* **Task goal**: Give the listing again in full, exactly as written.

* **Records for processing**:
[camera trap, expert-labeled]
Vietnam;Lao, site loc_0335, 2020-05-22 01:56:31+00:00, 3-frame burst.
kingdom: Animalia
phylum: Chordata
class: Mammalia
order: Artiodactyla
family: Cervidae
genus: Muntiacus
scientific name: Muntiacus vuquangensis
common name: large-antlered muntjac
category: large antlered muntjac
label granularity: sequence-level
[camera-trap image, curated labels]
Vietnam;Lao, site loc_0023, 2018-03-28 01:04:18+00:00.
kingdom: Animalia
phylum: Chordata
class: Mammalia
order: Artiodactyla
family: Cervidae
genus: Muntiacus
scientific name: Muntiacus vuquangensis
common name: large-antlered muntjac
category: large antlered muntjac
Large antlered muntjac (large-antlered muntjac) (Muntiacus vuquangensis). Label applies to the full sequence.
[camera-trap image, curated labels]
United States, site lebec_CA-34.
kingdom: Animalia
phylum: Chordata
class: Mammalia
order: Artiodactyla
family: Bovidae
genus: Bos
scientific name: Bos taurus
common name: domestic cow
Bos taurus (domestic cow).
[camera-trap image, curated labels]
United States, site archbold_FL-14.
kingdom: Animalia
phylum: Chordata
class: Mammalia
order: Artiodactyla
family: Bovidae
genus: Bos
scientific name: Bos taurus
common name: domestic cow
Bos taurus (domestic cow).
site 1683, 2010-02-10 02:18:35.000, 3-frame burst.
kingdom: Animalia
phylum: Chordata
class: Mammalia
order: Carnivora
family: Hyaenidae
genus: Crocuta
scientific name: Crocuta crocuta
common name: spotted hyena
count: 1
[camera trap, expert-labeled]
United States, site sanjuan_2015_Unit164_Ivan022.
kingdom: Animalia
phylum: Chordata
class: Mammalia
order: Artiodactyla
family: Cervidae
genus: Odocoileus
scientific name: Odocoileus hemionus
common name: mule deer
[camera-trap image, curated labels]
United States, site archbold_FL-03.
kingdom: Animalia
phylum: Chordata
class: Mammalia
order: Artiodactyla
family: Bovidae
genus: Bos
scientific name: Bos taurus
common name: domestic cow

* **Problem solution**:
[camera trap, expert-labeled]
Vietnam;Lao, site loc_0335, 2020-05-22 01:56:31+00:00, 3-frame burst.
kingdom: Animalia
phylum: Chordata
class: Mammalia
order: Artiodactyla
family: Cervidae
genus: Muntiacus
scientific name: Muntiacus vuquangensis
common name: large-antlered muntjac
category: large antlered muntjac
label granularity: sequence-level
[camera-trap image, curated labels]
Vietnam;Lao, site loc_0023, 2018-03-28 01:04:18+00:00.
kingdom: Animalia
phylum: Chordata
class: Mammalia
order: Artiodactyla
family: Cervidae
genus: Muntiacus
scientific name: Muntiacus vuquangensis
common name: large-antlered muntjac
category: large antlered muntjac
Large antlered muntjac (large-antlered muntjac) (Muntiacus vuquangensis). Label applies to the full sequence.
[camera-trap image, curated labels]
United States, site lebec_CA-34.
kingdom: Animalia
phylum: Chordata
class: Mammalia
order: Artiodactyla
family: Bovidae
genus: Bos
scientific name: Bos taurus
common name: domestic cow
Bos taurus (domestic cow).
[camera-trap image, curated labels]
United States, site archbold_FL-14.
kingdom: Animalia
phylum: Chordata
class: Mammalia
order: Artiodactyla
family: Bovidae
genus: Bos
scientific name: Bos taurus
common name: domestic cow
Bos taurus (domestic cow).
site 1683, 2010-02-10 02:18:35.000, 3-frame burst.
kingdom: Animalia
phylum: Chordata
class: Mammalia
order: Carnivora
family: Hyaenidae
genus: Crocuta
scientific name: Crocuta crocuta
common name: spotted hyena
count: 1
[camera trap, expert-labeled]
United States, site sanjuan_2015_Unit164_Ivan022.
kingdom: Animalia
phylum: Chordata
class: Mammalia
order: Artiodactyla
family: Cervidae
genus: Odocoileus
scientific name: Odocoileus hemionus
common name: mule deer
[camera-trap image, curated labels]
United States, site archbold_FL-03.
kingdom: Animalia
phylum: Chordata
class: Mammalia
order: Artiodactyla
family: Bovidae
genus: Bos
scientific name: Bos taurus
common name: domestic cow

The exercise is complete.